This task calls for copying each line below that contains "assets".
(Dataset entries)
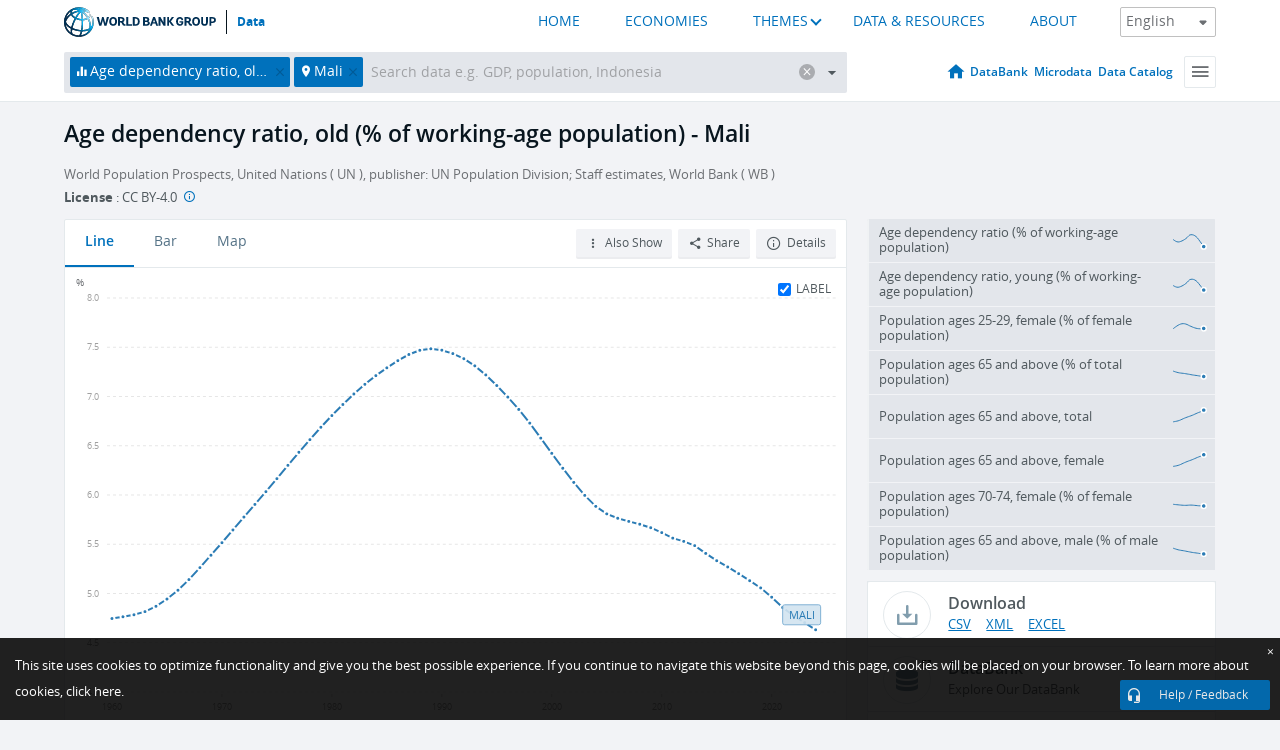

--- FILE ---
content_type: application/javascript; charset=utf-8
request_url: https://by2.uservoice.com/t2/136660/web/track.js?_=1769750442001&s=0&c=__uvSessionData0&d=eyJlIjp7InUiOiJodHRwczovL2RhdGEud29ybGRiYW5rLm9yZy9pbmRpY2F0b3IvU1AuUE9QLkRQTkQuT0w%2FbG9jYXRpb25zPU1MIiwiciI6IiJ9fQ%3D%3D
body_size: 21
content:
__uvSessionData0({"uvts":"29526ec3-415c-41f2-4829-ca39f7434e00"});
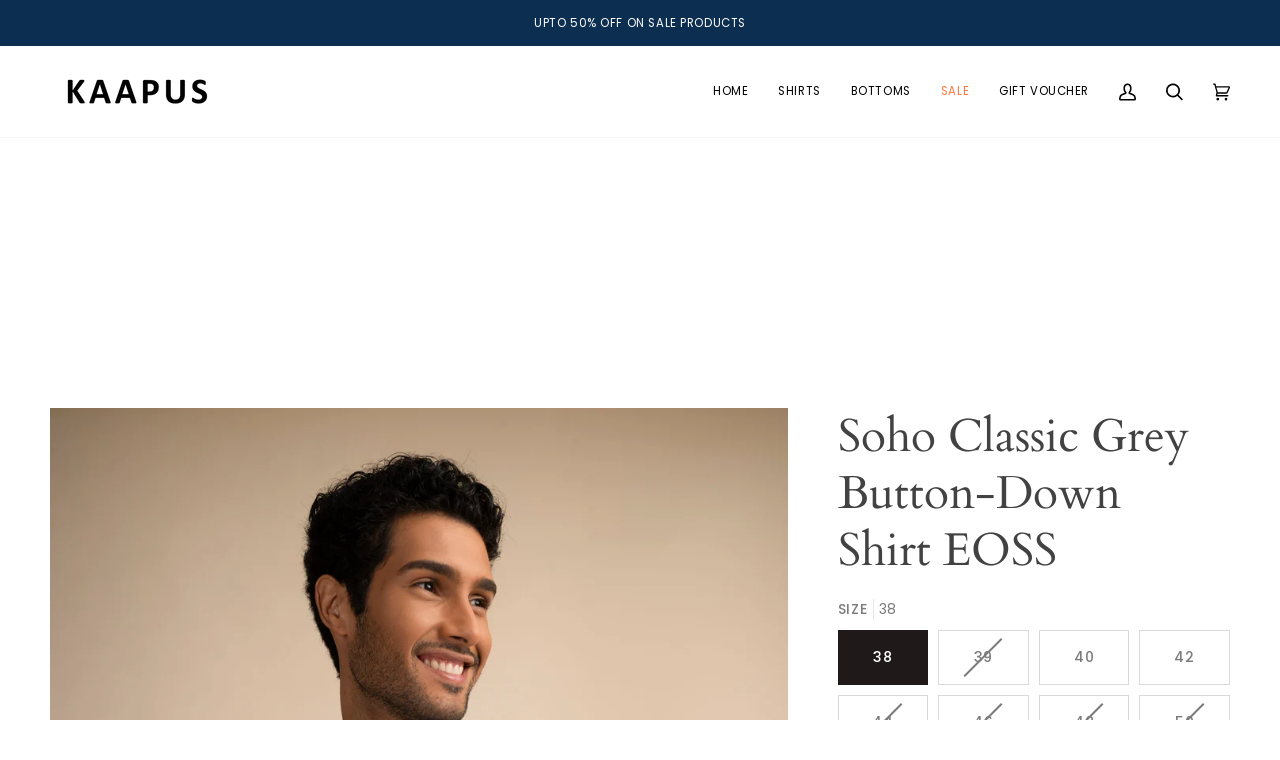

--- FILE ---
content_type: text/css
request_url: https://kaapus.com/cdn/shop/t/27/assets/font-settings.css?v=32737662523285197411759333351
body_size: 340
content:
@font-face{font-family:Cardo;font-weight:400;font-style:normal;font-display:swap;src:url(//kaapus.com/cdn/fonts/cardo/cardo_n4.8d7bdd0369840597cbb62dc8a447619701d8d34a.woff2?h1=a2FhcHVzLmNvbQ&h2=a2FhcHVzLWluZGlhLmFjY291bnQubXlzaG9waWZ5LmNvbQ&hmac=cb5b54b034a17c933d1dc54277270429ffec40e2bb5ef3ba1ef7aef1b32fe455) format("woff2"),url(//kaapus.com/cdn/fonts/cardo/cardo_n4.23b63d1eff80cb5da813c4cccb6427058253ce24.woff?h1=a2FhcHVzLmNvbQ&h2=a2FhcHVzLWluZGlhLmFjY291bnQubXlzaG9waWZ5LmNvbQ&hmac=c1490f9fb25352da43575e5e9aa4112024ecbf0c273bc9e2968906ca40d28753) format("woff")}@font-face{font-family:Poppins;font-weight:400;font-style:normal;font-display:swap;src:url(//kaapus.com/cdn/fonts/poppins/poppins_n4.0ba78fa5af9b0e1a374041b3ceaadf0a43b41362.woff2?h1=a2FhcHVzLmNvbQ&h2=a2FhcHVzLWluZGlhLmFjY291bnQubXlzaG9waWZ5LmNvbQ&hmac=d4cb704f0c4facc4f05c5597b6a7bb003d6fc3d86276a80c3f03b1f451925593) format("woff2"),url(//kaapus.com/cdn/fonts/poppins/poppins_n4.214741a72ff2596839fc9760ee7a770386cf16ca.woff?h1=a2FhcHVzLmNvbQ&h2=a2FhcHVzLWluZGlhLmFjY291bnQubXlzaG9waWZ5LmNvbQ&hmac=bdedbab6f1b1a8ce13d21228ab25893a5d78dd820d8b283cfa8170ae4f19d0f2) format("woff")}@font-face{font-family:Poppins;font-weight:400;font-style:normal;font-display:swap;src:url(//kaapus.com/cdn/fonts/poppins/poppins_n4.0ba78fa5af9b0e1a374041b3ceaadf0a43b41362.woff2?h1=a2FhcHVzLmNvbQ&h2=a2FhcHVzLWluZGlhLmFjY291bnQubXlzaG9waWZ5LmNvbQ&hmac=d4cb704f0c4facc4f05c5597b6a7bb003d6fc3d86276a80c3f03b1f451925593) format("woff2"),url(//kaapus.com/cdn/fonts/poppins/poppins_n4.214741a72ff2596839fc9760ee7a770386cf16ca.woff?h1=a2FhcHVzLmNvbQ&h2=a2FhcHVzLWluZGlhLmFjY291bnQubXlzaG9waWZ5LmNvbQ&hmac=bdedbab6f1b1a8ce13d21228ab25893a5d78dd820d8b283cfa8170ae4f19d0f2) format("woff")}@font-face{font-family:Cardo;font-weight:700;font-style:normal;font-display:swap;src:url(//kaapus.com/cdn/fonts/cardo/cardo_n7.d1764502b55968f897125797ed59f6abd5dc8593.woff2?h1=a2FhcHVzLmNvbQ&h2=a2FhcHVzLWluZGlhLmFjY291bnQubXlzaG9waWZ5LmNvbQ&hmac=2c960edeb216bf727ed25f2ae844ae0e50d54b954854f666ff9325de9c938d53) format("woff2"),url(//kaapus.com/cdn/fonts/cardo/cardo_n7.b5d64d4147ade913d679fed9918dc44cbe8121d2.woff?h1=a2FhcHVzLmNvbQ&h2=a2FhcHVzLWluZGlhLmFjY291bnQubXlzaG9waWZ5LmNvbQ&hmac=f7420450eecde8caa7219a8580678fa0d4e34c5b6aa51eb0162af05e0a648fc3) format("woff")}@font-face{font-family:Poppins;font-weight:500;font-style:normal;font-display:swap;src:url(//kaapus.com/cdn/fonts/poppins/poppins_n5.ad5b4b72b59a00358afc706450c864c3c8323842.woff2?h1=a2FhcHVzLmNvbQ&h2=a2FhcHVzLWluZGlhLmFjY291bnQubXlzaG9waWZ5LmNvbQ&hmac=3ee06643c6a7bea843ffc99a3ddcda560205527adc5f28658493347184da7e7f) format("woff2"),url(//kaapus.com/cdn/fonts/poppins/poppins_n5.33757fdf985af2d24b32fcd84c9a09224d4b2c39.woff?h1=a2FhcHVzLmNvbQ&h2=a2FhcHVzLWluZGlhLmFjY291bnQubXlzaG9waWZ5LmNvbQ&hmac=ffafa7fbe64995a4ddcb4df4a7f73e57234b31156327b47f0055bac632185c3c) format("woff")}@font-face{font-family:Poppins;font-weight:500;font-style:normal;font-display:swap;src:url(//kaapus.com/cdn/fonts/poppins/poppins_n5.ad5b4b72b59a00358afc706450c864c3c8323842.woff2?h1=a2FhcHVzLmNvbQ&h2=a2FhcHVzLWluZGlhLmFjY291bnQubXlzaG9waWZ5LmNvbQ&hmac=3ee06643c6a7bea843ffc99a3ddcda560205527adc5f28658493347184da7e7f) format("woff2"),url(//kaapus.com/cdn/fonts/poppins/poppins_n5.33757fdf985af2d24b32fcd84c9a09224d4b2c39.woff?h1=a2FhcHVzLmNvbQ&h2=a2FhcHVzLWluZGlhLmFjY291bnQubXlzaG9waWZ5LmNvbQ&hmac=ffafa7fbe64995a4ddcb4df4a7f73e57234b31156327b47f0055bac632185c3c) format("woff")}@font-face{font-family:Poppins;font-weight:400;font-style:italic;font-display:swap;src:url(//kaapus.com/cdn/fonts/poppins/poppins_i4.846ad1e22474f856bd6b81ba4585a60799a9f5d2.woff2?h1=a2FhcHVzLmNvbQ&h2=a2FhcHVzLWluZGlhLmFjY291bnQubXlzaG9waWZ5LmNvbQ&hmac=8af9d39d9d80f64d6b2cf99be23684d9151a979ee0867f31830c07747012a8ab) format("woff2"),url(//kaapus.com/cdn/fonts/poppins/poppins_i4.56b43284e8b52fc64c1fd271f289a39e8477e9ec.woff?h1=a2FhcHVzLmNvbQ&h2=a2FhcHVzLWluZGlhLmFjY291bnQubXlzaG9waWZ5LmNvbQ&hmac=b7d41a36f5cd3083ccb218dcbfde35bc084e04802b7622f78a8bb617c2dc36f7) format("woff")}@font-face{font-family:Poppins;font-weight:500;font-style:italic;font-display:swap;src:url(//kaapus.com/cdn/fonts/poppins/poppins_i5.6acfce842c096080e34792078ef3cb7c3aad24d4.woff2?h1=a2FhcHVzLmNvbQ&h2=a2FhcHVzLWluZGlhLmFjY291bnQubXlzaG9waWZ5LmNvbQ&hmac=8ac47beff5c0fb4c02759d0429deb5701b76cee861287b555e56295b3ec12ce4) format("woff2"),url(//kaapus.com/cdn/fonts/poppins/poppins_i5.a49113e4fe0ad7fd7716bd237f1602cbec299b3c.woff?h1=a2FhcHVzLmNvbQ&h2=a2FhcHVzLWluZGlhLmFjY291bnQubXlzaG9waWZ5LmNvbQ&hmac=d0412c591a25886395c3554aea4f67f6d5108fbee738b556d986489fb5d0e352) format("woff")}
/*# sourceMappingURL=/cdn/shop/t/27/assets/font-settings.css.map?v=32737662523285197411759333351 */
(End Dataset entries)
▸ **Exercise output**
request_url: https://kaapus.com/cdn/shop/t/27/assets/font-settings.css?v=32737662523285197411759333351
/*# sourceMappingURL=/cdn/shop/t/27/assets/font-settings.css.map?v=32737662523285197411759333351 */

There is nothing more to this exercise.